“We’ve got to look at the analyses, the real granular data. It’s always tough when you’re looking at a press release to figure out what’s going on.”

Chris Arderne writes:

Surprised to see you hadn’t yet discussed the Oxford/AstraZeneca 60%/90% story on the blog.

They accidentally changed the dose for some patients without an hypothesis, saw that it worked out better and are now (sort of) claiming 90% as a result…

Sounds like your kind of investigation?

I hadn’t heard about this so I googled *Oxford/AstraZeneca 60%/90%* and found this news article from Helen Branswell and Adam Feuerstein:

AstraZeneca said Monday that its coronavirus vaccine reduced the risk of symptomatic Covid-19 by an average of 70.4%, according to an interim analysis of large Phase 3 trials conducted in the United Kingdom and Brazil. . . .

The preliminary results on the AstraZeneca vaccine were based on a total of 131 Covid-19 cases in a study involving 11,363 participants. The findings were perplexing. Two full doses of the vaccine appeared to be only 62% effective at preventing disease, while a half dose, followed by a full dose, was about 90% effective. That latter analysis was conducted on a small subset of the study participants, only 2,741.

A U.S.-based trial, being supported by Operation Warp Speed, is testing the two-full-dose regimen. That may soon change. AstraZeneca plans to explore adding the half dose-full dose regimen to its ongoing clinical trials in discussions with regulatory agencies . . .

Fauci cautioned that full datasets — which the Oxford researchers said they intend to publish in a scientific journal — need to be pored over before conclusions can be drawn.

“We’ve got to look at the analyses, the real granular data. It’s always tough when you’re looking at a press release to figure out what’s going on,” Fauci said. . . .

Indeed, it’s hard to deconstruct a press release. In this case, the relevant N is not the number of people in the study; it’s the number of coronavirus cases. If this was proportional in the subset, then they’s (2741)/(11363)*131 = 32 cases . . . ok, if there are equal numbers in the placebo and treatment groups, and the risk is reduced by 90%, then that would be something like 30 cases in the placebo group and 3 in the treatment group, if I’m thinking about this right. A 70% reduction would be 9 cases in the treatment group. If you expect to see 9, then it would be unlikely to see only 3 . . . I guess I’d do the Bayes thing and estimate the efficacy to be somewhere between 70% and 90% . . . . of course that’s making the usual assumption that the vaccine is as effective in the real world as in this trial.

OK, so I guess I didn’t have that much to say on this one. Ultimately I hope they can learn not just from these topline numbers but by looking at more direct measurements of antibodies or whatever on the individual patients.

Full disclosure: I have done some work with AstraZeneca.

P.S. I think it’s useful to sometimes post on statistical issues like this where I have no special insight, if for no other reason that to remind people that nobody, myself included, has the answer all the time.

36 thoughts on ““We’ve got to look at the analyses, the real granular data.

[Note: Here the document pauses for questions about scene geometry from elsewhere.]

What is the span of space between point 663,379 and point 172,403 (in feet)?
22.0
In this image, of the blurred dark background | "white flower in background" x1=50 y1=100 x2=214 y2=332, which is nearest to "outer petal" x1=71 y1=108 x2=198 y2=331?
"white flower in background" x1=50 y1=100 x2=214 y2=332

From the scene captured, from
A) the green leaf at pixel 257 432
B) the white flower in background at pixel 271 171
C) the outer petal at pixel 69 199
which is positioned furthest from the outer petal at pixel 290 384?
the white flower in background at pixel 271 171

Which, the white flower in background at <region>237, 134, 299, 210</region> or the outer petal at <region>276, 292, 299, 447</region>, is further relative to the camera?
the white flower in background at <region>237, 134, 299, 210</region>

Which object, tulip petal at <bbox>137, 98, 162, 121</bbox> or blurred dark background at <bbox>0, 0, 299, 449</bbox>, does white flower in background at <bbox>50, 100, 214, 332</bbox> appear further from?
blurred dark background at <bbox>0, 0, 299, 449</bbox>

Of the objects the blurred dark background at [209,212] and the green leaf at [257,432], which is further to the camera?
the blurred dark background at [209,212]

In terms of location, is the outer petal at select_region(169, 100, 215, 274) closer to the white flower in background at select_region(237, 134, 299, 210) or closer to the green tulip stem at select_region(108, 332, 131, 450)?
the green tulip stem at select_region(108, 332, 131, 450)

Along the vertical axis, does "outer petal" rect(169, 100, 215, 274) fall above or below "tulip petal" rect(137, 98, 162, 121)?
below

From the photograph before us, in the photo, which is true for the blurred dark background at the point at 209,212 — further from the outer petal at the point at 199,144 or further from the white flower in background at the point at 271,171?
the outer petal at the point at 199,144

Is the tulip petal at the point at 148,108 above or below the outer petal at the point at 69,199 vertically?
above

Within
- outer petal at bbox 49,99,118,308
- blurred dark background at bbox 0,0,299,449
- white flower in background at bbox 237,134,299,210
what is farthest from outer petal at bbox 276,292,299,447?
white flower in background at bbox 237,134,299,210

It’s always tough when you’re looking at a press release to figure out what’s going on.”

  1. Rumor (said to be based on phone calls with AZ) has it that the numbers in the UK arm were indeed 30/3.
    Here’s one likely contributor (besides random chance and different population characteristics) to the difference between the UK (1/2+1) arm and the Brazil (1+1) arm. The dosing error in the UK was discovered because they noticed a peculiar absence of the usual unpleasant reactions (flu-ish feeling for a day,…). Those same common reactions effectively unblind the study. If you get a shot and then feel sick for 24 hours, you know you got the vaccine. You’re likely to be less careful about distancing. So in the (1+1) arm, the direct biological effect of the vaccine would be underestimated by more than in the (1/2+1) arm. To the extent that this behavioral effect plays a role, the actual net individual effect of a real vaccine will always be overestimated.

    But then we get to the herd effect issue.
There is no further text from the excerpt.